#### Work item:
Below are some records; write them all out again exactly.

(Data excerpts)
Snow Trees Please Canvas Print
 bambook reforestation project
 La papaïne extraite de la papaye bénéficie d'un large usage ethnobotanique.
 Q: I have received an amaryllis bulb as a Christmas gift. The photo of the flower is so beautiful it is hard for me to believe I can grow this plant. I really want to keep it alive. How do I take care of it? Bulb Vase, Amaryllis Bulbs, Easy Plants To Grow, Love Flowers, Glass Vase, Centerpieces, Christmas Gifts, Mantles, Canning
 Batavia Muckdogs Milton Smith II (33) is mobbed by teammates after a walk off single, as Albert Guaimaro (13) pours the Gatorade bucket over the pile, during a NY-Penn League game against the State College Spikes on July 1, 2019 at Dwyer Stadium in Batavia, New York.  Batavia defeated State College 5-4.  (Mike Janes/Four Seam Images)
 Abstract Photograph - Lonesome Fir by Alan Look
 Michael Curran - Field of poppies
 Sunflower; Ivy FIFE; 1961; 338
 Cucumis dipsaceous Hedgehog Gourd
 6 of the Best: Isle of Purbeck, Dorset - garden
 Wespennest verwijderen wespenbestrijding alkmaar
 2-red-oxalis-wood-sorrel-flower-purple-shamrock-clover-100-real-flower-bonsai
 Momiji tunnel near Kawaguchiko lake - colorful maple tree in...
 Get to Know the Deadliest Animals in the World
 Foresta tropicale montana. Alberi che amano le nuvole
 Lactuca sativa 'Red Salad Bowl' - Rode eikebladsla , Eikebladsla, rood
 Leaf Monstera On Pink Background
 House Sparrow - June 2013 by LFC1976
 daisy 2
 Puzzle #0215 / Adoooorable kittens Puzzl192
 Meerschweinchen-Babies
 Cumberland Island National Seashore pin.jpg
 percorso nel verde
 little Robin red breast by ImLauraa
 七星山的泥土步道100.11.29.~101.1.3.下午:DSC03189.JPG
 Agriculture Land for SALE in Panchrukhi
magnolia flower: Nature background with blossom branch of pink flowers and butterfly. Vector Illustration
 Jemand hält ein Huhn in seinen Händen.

#### Output for this exercise:
Snow Trees Please Canvas Print
 bambook reforestation project
 La papaïne extraite de la papaye bénéficie d'un large usage ethnobotanique.
 Q: I have received an amaryllis bulb as a Christmas gift. The photo of the flower is so beautiful it is hard for me to believe I can grow this plant. I really want to keep it alive. How do I take care of it? Bulb Vase, Amaryllis Bulbs, Easy Plants To Grow, Love Flowers, Glass Vase, Centerpieces, Christmas Gifts, Mantles, Canning
 Batavia Muckdogs Milton Smith II (33) is mobbed by teammates after a walk off single, as Albert Guaimaro (13) pours the Gatorade bucket over the pile, during a NY-Penn League game against the State College Spikes on July 1, 2019 at Dwyer Stadium in Batavia, New York.  Batavia defeated State College 5-4.  (Mike Janes/Four Seam Images)
 Abstract Photograph - Lonesome Fir by Alan Look
 Michael Curran - Field of poppies
 Sunflower; Ivy FIFE; 1961; 338
 Cucumis dipsaceous Hedgehog Gourd
 6 of the Best: Isle of Purbeck, Dorset - garden
 Wespennest verwijderen wespenbestrijding alkmaar
 2-red-oxalis-wood-sorrel-flower-purple-shamrock-clover-100-real-flower-bonsai
 Momiji tunnel near Kawaguchiko lake - colorful maple tree in...
 Get to Know the Deadliest Animals in the World
 Foresta tropicale montana. Alberi che amano le nuvole
 Lactuca sativa 'Red Salad Bowl' - Rode eikebladsla , Eikebladsla, rood
 Leaf Monstera On Pink Background
 House Sparrow - June 2013 by LFC1976
 daisy 2
 Puzzle #0215 / Adoooorable kittens Puzzl192
 Meerschweinchen-Babies
 Cumberland Island National Seashore pin.jpg
 percorso nel verde
 little Robin red breast by ImLauraa
 七星山的泥土步道100.11.29.~101.1.3.下午:DSC03189.JPG
 Agriculture Land for SALE in Panchrukhi
magnolia flower: Nature background with blossom branch of pink flowers and butterfly. Vector Illustration
 Jemand hält ein Huhn in seinen Händen.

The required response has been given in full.